スタート地点となる富士吉田市の北口本宮富士浅間神社の境内。歴史を感じさせるたたずまいだ
「東海自然歩道」と言っても知らない人も多いと思いますが「東京・明治の森 高尾国定公園」と「大阪・明治の森 箕面国定公園」を結ぶ実に約1700キロの半端じゃない距離がある遊歩道です。「遊歩道っていうには長すぎるんじゃないの?そんなの歩けっこないよ」という声が聞こえてきそうですが、ちょっとお待ちを。今年の夏は、皆さんにも比較的おなじみの観光地と思われる山梨県内分を歩いてみませんか、という提案です。

富嶽風穴の近くにたつ「東海自然歩道」の看板
今回のトレッキングは富士吉田市の北口本宮富士浅間神社を起点に西へ向かい、本栖湖の先の割石峠までを2日間かけて歩こうという提案です。

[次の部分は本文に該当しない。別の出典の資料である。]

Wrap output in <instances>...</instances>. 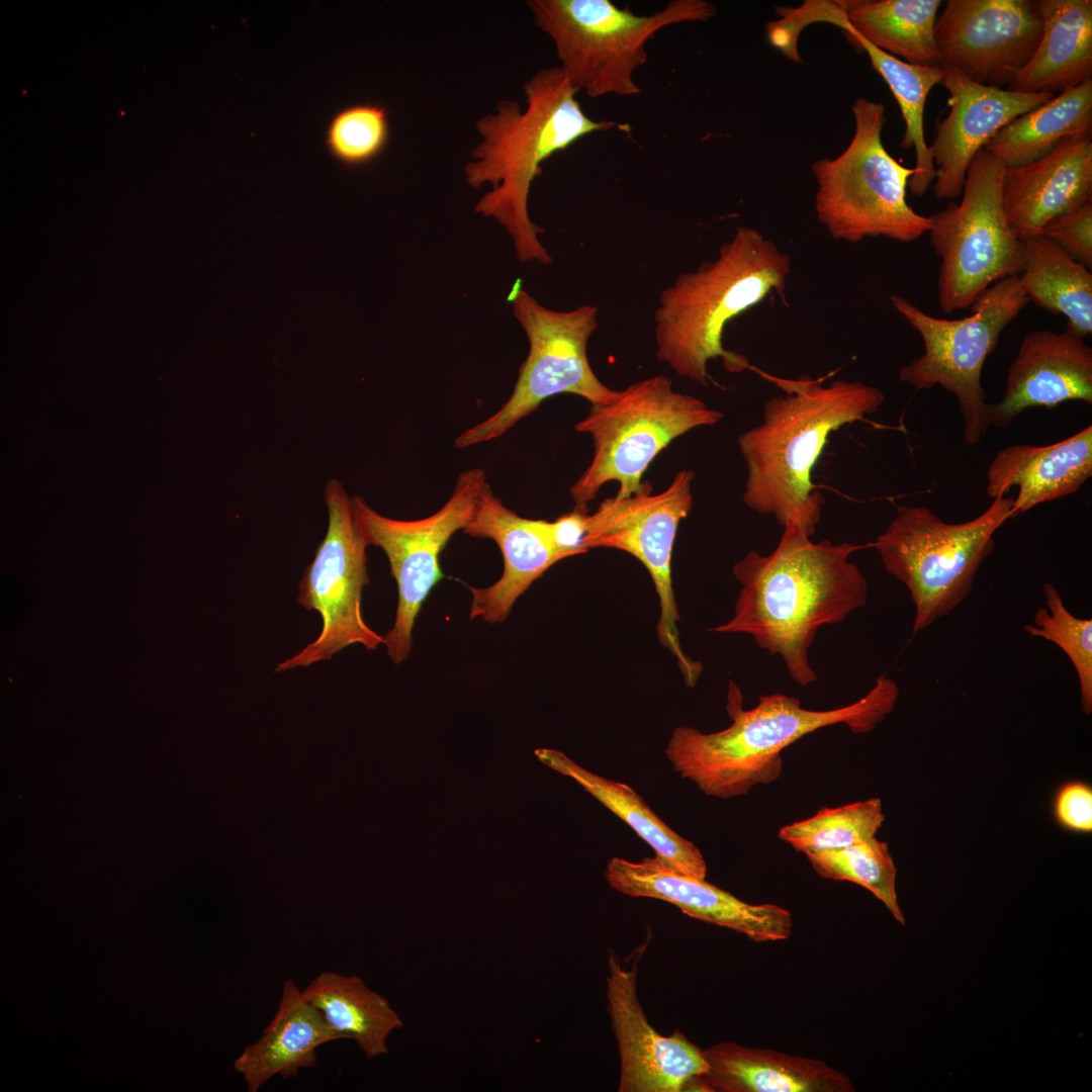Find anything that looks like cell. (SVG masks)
<instances>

いわゆる「富士北麓」と呼ばれる地域で、富士山や富士五湖、富士急ハイランドなどは訪れた経験がある人も多いと思いますが、東海自然歩道を歩いたことがある人は少ないのではないでしょうか。原稿の字数に制限がありますので早速スタートしましょう。
1日目は富士浅間神社で富士山の伝説と歴史を感じたら、富士河口湖町にある山梨県立富士ビジターセンターで富士山と周辺の自然を学びます。大田和からは足和田山登山道に入り山頂から尾根伝いに三湖台で山頂からの絶景を堪能し、紅葉台を下って来ます。ここら辺は「自殺の名所」というありがたくないレッテルを頂戴している青木ヶ原樹海のまっただ中。大蛇のように地面を這(は)う樹木の根の中を歩けば忘れられない経験になるでしょう。紅葉台入口にたどり着いたら1日目はこれで終了。河口湖周辺のホテル、旅館、民宿を、好みと懐具合に応じて選んでください。

青木ヶ原樹海の中を通る「東海自然歩道」。樹海は木々の根は複雑に絡み合い一種不気味な雰囲気を漂わせる
2日目は紅葉台入口をスタートし周辺に多い天然洞穴の探検から始めます。富士山の噴火で出来た溶岩洞穴は多数ありますが、今回は「富嶽風穴」と「鳴沢氷穴」という最もメジャーな2つを制覇しましょう。夏でも溶けない氷の柱に暑さを忘れたら、精進湖へ向かいます。この関東屈指のヘラブナのメッカでは太公望を横目に、国の天然記念物「精進の大杉」を見上げます。樹齢1200年、樹高45メートル、根回り13.6メートルの巨木は一見の価値ありです。次の目的地・本栖湖は「5000円札の富士」で知られ、国内2番目の水深をもつ透明度抜群の神秘的な湖。テレビのサスペンスドラマの舞台にもなりました。ここからは割石峠まで富士山を左手間近に見ながらのんびり歩きましょう。
以上、文章上では軽快に駆け抜けましたが、それぞれ6~7時間のコースです。普段はまず歩くことがない道を自分の足で歩けば必ず新しい発見があるはずです。見どころも限りなくあります。東海自然歩道踏破に山梨からチャレンジしてみませんか。踏破し終わった時には人生観が変わるかもしれませんよ。ちなみに全行程踏破には40~60日かかるそうですから、ある程度の覚悟は必要かも…。